** start of Record excerpts **

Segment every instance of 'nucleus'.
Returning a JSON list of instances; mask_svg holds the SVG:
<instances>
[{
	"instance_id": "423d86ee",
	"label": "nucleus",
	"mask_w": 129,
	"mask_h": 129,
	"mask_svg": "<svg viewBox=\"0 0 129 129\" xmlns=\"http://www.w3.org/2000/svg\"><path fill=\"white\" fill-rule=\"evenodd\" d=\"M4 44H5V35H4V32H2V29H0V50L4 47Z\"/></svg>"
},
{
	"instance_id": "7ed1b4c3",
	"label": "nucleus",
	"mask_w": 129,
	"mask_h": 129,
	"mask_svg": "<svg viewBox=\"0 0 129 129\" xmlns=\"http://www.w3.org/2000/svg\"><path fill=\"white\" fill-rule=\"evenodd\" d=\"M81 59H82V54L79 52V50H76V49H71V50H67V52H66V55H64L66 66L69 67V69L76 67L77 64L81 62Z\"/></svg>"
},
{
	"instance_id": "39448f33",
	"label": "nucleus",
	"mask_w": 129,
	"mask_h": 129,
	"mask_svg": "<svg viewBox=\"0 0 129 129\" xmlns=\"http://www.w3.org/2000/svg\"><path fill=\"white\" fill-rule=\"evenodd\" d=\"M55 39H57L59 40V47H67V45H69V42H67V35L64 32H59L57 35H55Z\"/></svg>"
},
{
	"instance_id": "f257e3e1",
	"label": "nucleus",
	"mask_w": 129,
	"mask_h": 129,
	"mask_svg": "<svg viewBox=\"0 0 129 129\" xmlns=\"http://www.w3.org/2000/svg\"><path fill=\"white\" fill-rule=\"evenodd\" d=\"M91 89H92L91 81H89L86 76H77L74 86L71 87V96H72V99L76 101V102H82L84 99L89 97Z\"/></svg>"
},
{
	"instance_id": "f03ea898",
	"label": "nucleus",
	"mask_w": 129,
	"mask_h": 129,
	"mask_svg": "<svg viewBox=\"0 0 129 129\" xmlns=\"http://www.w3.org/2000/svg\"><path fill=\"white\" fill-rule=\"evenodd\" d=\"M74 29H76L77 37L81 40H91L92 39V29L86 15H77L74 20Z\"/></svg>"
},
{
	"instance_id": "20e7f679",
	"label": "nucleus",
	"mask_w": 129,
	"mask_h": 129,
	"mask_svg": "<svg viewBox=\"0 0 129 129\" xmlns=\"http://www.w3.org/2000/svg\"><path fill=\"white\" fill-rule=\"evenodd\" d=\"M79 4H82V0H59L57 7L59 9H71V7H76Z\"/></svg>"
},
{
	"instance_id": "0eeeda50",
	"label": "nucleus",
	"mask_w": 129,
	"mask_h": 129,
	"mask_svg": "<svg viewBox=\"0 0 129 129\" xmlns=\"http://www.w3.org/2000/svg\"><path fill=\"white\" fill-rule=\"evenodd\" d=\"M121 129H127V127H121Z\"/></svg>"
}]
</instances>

** end of Record excerpts **

◆ **Exercise**:
Return every line of the data above unchanged, character for character.

◆ **Written response**:
Segment every instance of 'nucleus'.
Returning a JSON list of instances; mask_svg holds the SVG:
<instances>
[{
	"instance_id": "423d86ee",
	"label": "nucleus",
	"mask_w": 129,
	"mask_h": 129,
	"mask_svg": "<svg viewBox=\"0 0 129 129\" xmlns=\"http://www.w3.org/2000/svg\"><path fill=\"white\" fill-rule=\"evenodd\" d=\"M4 44H5V35H4V32H2V29H0V50L4 47Z\"/></svg>"
},
{
	"instance_id": "7ed1b4c3",
	"label": "nucleus",
	"mask_w": 129,
	"mask_h": 129,
	"mask_svg": "<svg viewBox=\"0 0 129 129\" xmlns=\"http://www.w3.org/2000/svg\"><path fill=\"white\" fill-rule=\"evenodd\" d=\"M81 59H82V54L79 52V50H76V49H71V50H67V52H66V55H64L66 66L69 67V69L76 67L77 64L81 62Z\"/></svg>"
},
{
	"instance_id": "39448f33",
	"label": "nucleus",
	"mask_w": 129,
	"mask_h": 129,
	"mask_svg": "<svg viewBox=\"0 0 129 129\" xmlns=\"http://www.w3.org/2000/svg\"><path fill=\"white\" fill-rule=\"evenodd\" d=\"M55 39H57L59 40V47H67V45H69V42H67V35L64 32H59L57 35H55Z\"/></svg>"
},
{
	"instance_id": "f257e3e1",
	"label": "nucleus",
	"mask_w": 129,
	"mask_h": 129,
	"mask_svg": "<svg viewBox=\"0 0 129 129\" xmlns=\"http://www.w3.org/2000/svg\"><path fill=\"white\" fill-rule=\"evenodd\" d=\"M91 89H92L91 81H89L86 76H77L74 86L71 87V96H72V99L76 101V102H82L84 99L89 97Z\"/></svg>"
},
{
	"instance_id": "f03ea898",
	"label": "nucleus",
	"mask_w": 129,
	"mask_h": 129,
	"mask_svg": "<svg viewBox=\"0 0 129 129\" xmlns=\"http://www.w3.org/2000/svg\"><path fill=\"white\" fill-rule=\"evenodd\" d=\"M74 29H76L77 37L81 40H91L92 39V29L86 15H77L74 20Z\"/></svg>"
},
{
	"instance_id": "20e7f679",
	"label": "nucleus",
	"mask_w": 129,
	"mask_h": 129,
	"mask_svg": "<svg viewBox=\"0 0 129 129\" xmlns=\"http://www.w3.org/2000/svg\"><path fill=\"white\" fill-rule=\"evenodd\" d=\"M79 4H82V0H59L57 7L59 9H71V7H76Z\"/></svg>"
},
{
	"instance_id": "0eeeda50",
	"label": "nucleus",
	"mask_w": 129,
	"mask_h": 129,
	"mask_svg": "<svg viewBox=\"0 0 129 129\" xmlns=\"http://www.w3.org/2000/svg\"><path fill=\"white\" fill-rule=\"evenodd\" d=\"M121 129H127V127H121Z\"/></svg>"
}]
</instances>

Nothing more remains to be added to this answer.